Im trying to go alone through Fultons, Introduction to algebraic topology. He asks whether there is a function $g$ on a region such that $dg$ is the form: $$\omega =\dfrac{-ydx+xdy}{x^2+y^2}$$ in some regions. I know you can do it on the upper half plane by considering $-arctan(x/y)$. But Im a bit confused. I know that you can measure the angle, except maybe on a fixed hlaf line, like taking away the negative axis, but on the other hand, the tan is bijective on intervals of lenght $\pi$. So, can you find such a function on the union of the right half plane andthe upper half plane? Thanks

Answer 1

By the way, this form is notable in that it is closed but not exact on $\mathbb{R}^2 \setminus \{0\}$. (You can tell it is not exact by integrating around the unit circle and getting a nonzero result.)
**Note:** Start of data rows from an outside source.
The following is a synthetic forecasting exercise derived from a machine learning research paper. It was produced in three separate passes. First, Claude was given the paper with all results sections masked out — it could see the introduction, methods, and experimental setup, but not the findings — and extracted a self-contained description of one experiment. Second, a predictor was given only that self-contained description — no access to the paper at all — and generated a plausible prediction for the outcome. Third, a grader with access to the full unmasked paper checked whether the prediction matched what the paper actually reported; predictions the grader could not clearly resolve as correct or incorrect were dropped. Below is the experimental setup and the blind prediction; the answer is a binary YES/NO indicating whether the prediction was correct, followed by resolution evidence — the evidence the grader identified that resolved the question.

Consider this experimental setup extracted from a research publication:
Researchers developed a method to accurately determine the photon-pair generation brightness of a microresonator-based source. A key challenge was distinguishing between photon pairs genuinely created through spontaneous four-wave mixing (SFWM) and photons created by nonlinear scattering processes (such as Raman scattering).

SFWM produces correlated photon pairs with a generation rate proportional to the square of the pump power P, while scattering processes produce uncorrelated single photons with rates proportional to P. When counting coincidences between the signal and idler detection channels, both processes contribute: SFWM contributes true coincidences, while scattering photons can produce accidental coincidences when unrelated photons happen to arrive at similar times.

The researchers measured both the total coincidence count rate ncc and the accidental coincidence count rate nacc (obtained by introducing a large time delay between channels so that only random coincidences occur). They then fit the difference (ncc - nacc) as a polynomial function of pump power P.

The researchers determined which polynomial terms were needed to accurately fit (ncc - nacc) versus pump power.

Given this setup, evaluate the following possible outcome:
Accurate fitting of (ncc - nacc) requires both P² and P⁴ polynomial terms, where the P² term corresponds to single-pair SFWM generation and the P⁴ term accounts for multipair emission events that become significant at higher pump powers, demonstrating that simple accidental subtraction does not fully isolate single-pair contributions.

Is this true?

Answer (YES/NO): NO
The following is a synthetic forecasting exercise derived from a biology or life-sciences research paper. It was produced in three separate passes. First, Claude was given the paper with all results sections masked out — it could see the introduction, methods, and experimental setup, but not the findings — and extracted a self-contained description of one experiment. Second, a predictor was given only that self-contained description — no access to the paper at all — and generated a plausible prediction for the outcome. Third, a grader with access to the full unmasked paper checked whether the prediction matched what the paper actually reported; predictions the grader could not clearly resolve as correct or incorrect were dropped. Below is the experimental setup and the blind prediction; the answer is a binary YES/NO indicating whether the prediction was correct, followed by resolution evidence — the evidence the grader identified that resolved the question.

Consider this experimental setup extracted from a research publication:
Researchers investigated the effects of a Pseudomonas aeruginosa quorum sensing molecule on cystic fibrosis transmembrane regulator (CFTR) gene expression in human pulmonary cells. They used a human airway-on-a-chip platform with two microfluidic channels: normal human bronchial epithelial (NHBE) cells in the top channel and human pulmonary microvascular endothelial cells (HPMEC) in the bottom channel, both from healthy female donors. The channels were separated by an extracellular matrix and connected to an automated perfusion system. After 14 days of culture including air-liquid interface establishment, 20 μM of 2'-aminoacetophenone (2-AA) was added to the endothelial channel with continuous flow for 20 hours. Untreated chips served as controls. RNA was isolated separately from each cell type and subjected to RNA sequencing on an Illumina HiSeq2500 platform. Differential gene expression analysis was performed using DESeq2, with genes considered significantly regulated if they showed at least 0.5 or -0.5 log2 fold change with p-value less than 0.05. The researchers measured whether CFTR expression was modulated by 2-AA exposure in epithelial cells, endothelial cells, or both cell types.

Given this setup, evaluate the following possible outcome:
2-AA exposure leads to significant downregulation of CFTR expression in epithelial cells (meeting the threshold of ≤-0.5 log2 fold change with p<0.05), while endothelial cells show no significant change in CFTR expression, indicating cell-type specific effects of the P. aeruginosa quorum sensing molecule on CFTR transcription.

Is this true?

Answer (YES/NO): NO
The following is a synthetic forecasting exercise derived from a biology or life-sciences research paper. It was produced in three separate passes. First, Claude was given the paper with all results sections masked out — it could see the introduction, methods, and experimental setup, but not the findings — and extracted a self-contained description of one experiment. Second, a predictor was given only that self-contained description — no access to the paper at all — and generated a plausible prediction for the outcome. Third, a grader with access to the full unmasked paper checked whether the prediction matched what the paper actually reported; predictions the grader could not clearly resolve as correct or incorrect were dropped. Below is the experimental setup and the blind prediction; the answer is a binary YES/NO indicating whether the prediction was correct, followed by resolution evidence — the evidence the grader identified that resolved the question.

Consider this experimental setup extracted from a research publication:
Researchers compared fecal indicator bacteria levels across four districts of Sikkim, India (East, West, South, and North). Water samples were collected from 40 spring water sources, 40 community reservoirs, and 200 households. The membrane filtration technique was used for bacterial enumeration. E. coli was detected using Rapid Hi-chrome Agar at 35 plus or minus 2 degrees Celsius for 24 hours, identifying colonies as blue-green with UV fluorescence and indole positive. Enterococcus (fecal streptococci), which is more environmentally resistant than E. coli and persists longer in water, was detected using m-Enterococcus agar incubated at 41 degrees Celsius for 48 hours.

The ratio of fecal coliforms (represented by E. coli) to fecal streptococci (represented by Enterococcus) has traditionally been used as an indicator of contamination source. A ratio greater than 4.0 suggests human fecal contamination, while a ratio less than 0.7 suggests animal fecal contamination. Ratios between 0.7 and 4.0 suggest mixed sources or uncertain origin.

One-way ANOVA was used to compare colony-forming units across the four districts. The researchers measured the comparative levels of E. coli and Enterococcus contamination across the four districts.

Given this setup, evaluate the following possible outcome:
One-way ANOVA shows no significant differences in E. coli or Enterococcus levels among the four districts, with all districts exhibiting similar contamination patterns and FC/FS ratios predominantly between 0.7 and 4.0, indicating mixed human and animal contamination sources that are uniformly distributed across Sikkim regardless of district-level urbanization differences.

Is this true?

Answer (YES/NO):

Be careful of the meaning he intends for the word "region"...I suppose the general meaning is "open connected set".

Answer 2

Yes, you can let $g$ be the function that takes a polar representation with $r>0$ and $-\pi<\theta<\pi$ and returns just $\theta$. This is equal to shifted versions of your arctan function pieced together.

Answer 3

Yes you can. You can solve the equation $dg=\omega$ in any open subset $U\subset \mathbb R^2\setminus (0,0)$ which does not "enclose" the origin $(0,0)\in\mathbb R^2.$ Formaly: there exists a continous $\gamma:[0, \infty)\to \mathbb R^2\setminus U$, such that $\gamma(0)=(0,0)$ and $\|\gamma(t)\|\to\infty$ as $t\to\infty$. (In your example, you can take say $\gamma(t)=(-t,-t)$).

Once $U$ satisfies this condition, you can define $g(x)$ by integrating $\omega$ along any path connecting some fixed point $x_0\in U$ to $x$ and avoiding $\gamma$. This definition is independent of the path since $\mathbb R^2\setminus\gamma([0,\infty))$ is simply connected, hence any two such paths can be deformed into each other, leaving the integral defining $g(x)$ unchanged, since $\omega$ is closed.